## Document text
◇ ◇ ◇ ◇ ◇
I have been reading a historic amount (for me) of fiction of late, and have quickly realised how difficult it is to write fiction, having read great examples of it.
One element I admire is how expertly authors are seemingly able to zoom in and out of scenes. When I come to write a scene, I feel biased towards describing every single little thing, in chronological order no less. If I jump to a character’s memory, or some other scene, it feels wrong, like I am disrupting the flow of the reader. At the very least, I am disrupting the flow of my writing. Perhaps this is a symptom of the fact I don’t know what the hell I am writing about, or what I intend with a piece. Most of the short-form fiction I have written are mostly self-contained, mostly in the form of a response to a writing prompt. Naturally, this is not necessarily something I would have thought on in advanced. The quick answer is that time will help to resolve this issue, but at the stage I was at writing, I found it more than extremely difficult.
I have listened to enough podcasts from writers to glimpse into how much thinking goes into characters. For A Little Life, Hanya Yanigihara spent years imagining the character of Jude before coming to actually write it. In comparison, the characters I write of are nothing more than scraps I claw at in the process of writing my short-form fiction. The disparity, from my perspective, seems insurmountable. I feel similarly with the character of Elio from André Aciman’s Call Me By Your Name. Both Jude and Elio are woven so intricately that I would not even know where to begin if I were tasked to develop a character of similar complexity. That does not yet include their connectivity with the rest of the cast of characters either nor how the story will play it.
Writing fiction is the ultimate juggling act. It is an art that I took for granted until I tried it myself.
◇ ◇ ◇ ◇ ◇
## Record extracts
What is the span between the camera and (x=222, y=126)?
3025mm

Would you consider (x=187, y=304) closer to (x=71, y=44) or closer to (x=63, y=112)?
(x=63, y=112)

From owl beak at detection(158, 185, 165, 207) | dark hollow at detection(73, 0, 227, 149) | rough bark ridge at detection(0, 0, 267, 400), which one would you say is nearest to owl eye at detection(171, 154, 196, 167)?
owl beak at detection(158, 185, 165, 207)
◇ ◇ ◇ ◇ ◇
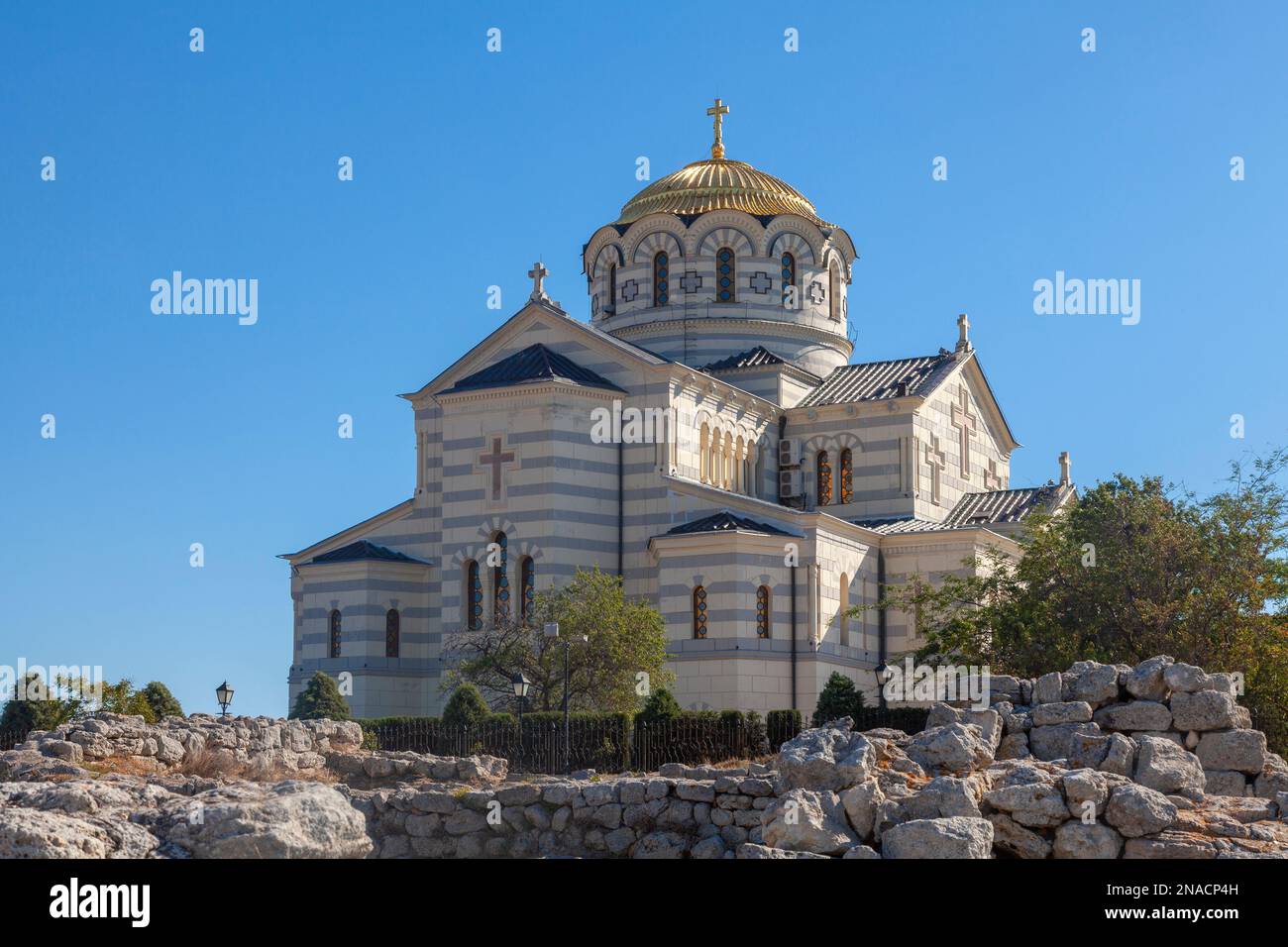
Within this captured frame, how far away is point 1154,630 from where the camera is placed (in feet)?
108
◇ ◇ ◇ ◇ ◇
## Problem requirements
Retype the stretch from "One element I" through "than extremely difficult." in the text about writing fiction, keeping every word and punctuation mark unchanged.

## Worked solution
One element I admire is how expertly authors are seemingly able to zoom in and out of scenes. When I come to write a scene, I feel biased towards describing every single little thing, in chronological order no less. If I jump to a character’s memory, or some other scene, it feels wrong, like I am disrupting the flow of the reader. At the very least, I am disrupting the flow of my writing. Perhaps this is a symptom of the fact I don’t know what the hell I am writing about, or what I intend with a piece. Most of the short-form fiction I have written are mostly self-contained, mostly in the form of a response to a writing prompt. Naturally, this is not necessarily something I would have thought on in advanced. The quick answer is that time will help to resolve this issue, but at the stage I was at writing, I found it more than extremely difficult.